PULANG DENGAN TANGISAN BAHAGIA
SETELAH seluruh rangkaian bantuan dan pelayanan medis selesai, rombongan bersiap kembali ke Medan, Sumatera Utara. Tidak ada pesta perpisahan. Hanya pelukan, jabatan tangan, dan tangisan bahagia.
Tangisan yang bukan sekadar sedih, melainkan lega—karena di tengah keterisolasian, masih ada yang datang menembus lumpur dan longsor demi mereka.

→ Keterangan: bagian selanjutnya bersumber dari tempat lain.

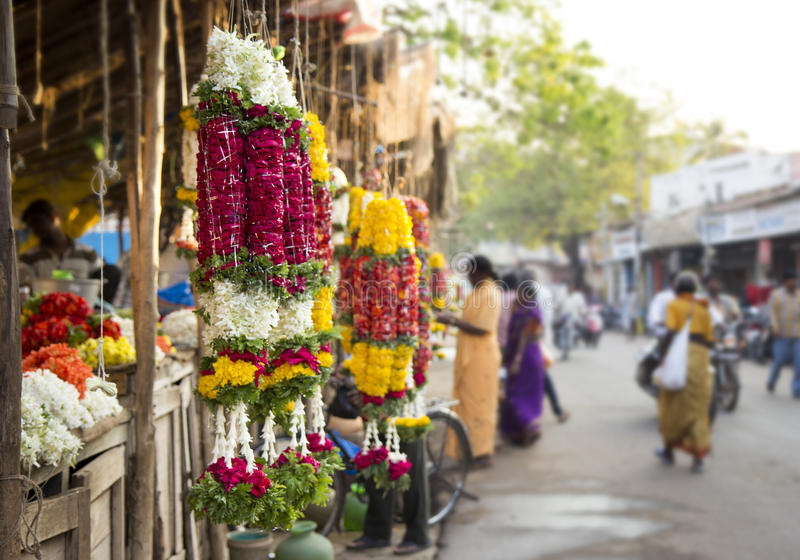 Traditional indian marigold flower garlands in a market place stock image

Jeep-jeep itu kembali menyalakan mesin. Roda berputar, meninggalkan Kampung Sekumur dengan satu janji tak terucap: bahwa kisah mereka akan terus disuarakan.
Pengungsi Kampung Sekumur:
“Bantuan dari donasi adalah harapan kami untuk bisa bertahan hidup setelah bencana ekologi mahadahsyat itu.”
BENCANA TIDAK BERAKHIR KETIKA AIR SURUT
DI KAMPUNG Sekumur, bencana tidak berakhir ketika air surut. Ia berlanjut dalam sunyi, keterisolasian, dan keterbatasan layanan dasar.
Kehadiran JAC, STR, dan dokter muda IDI Jakarta membuktikan satu hal sederhana namun mendalam: kemanusiaan selalu menemukan jalannya, bahkan ketika jalan itu sendiri terputus.
Namun kemanusiaan tak boleh menjadi satu-satunya sandaran. Sekumur dan kampung-kampung lain di Aceh Tamiang membutuhkan kehadiran negara yang berkelanjutan—bukan hanya saat kamera datang, tetapi hingga kehidupan benar-benar pulih.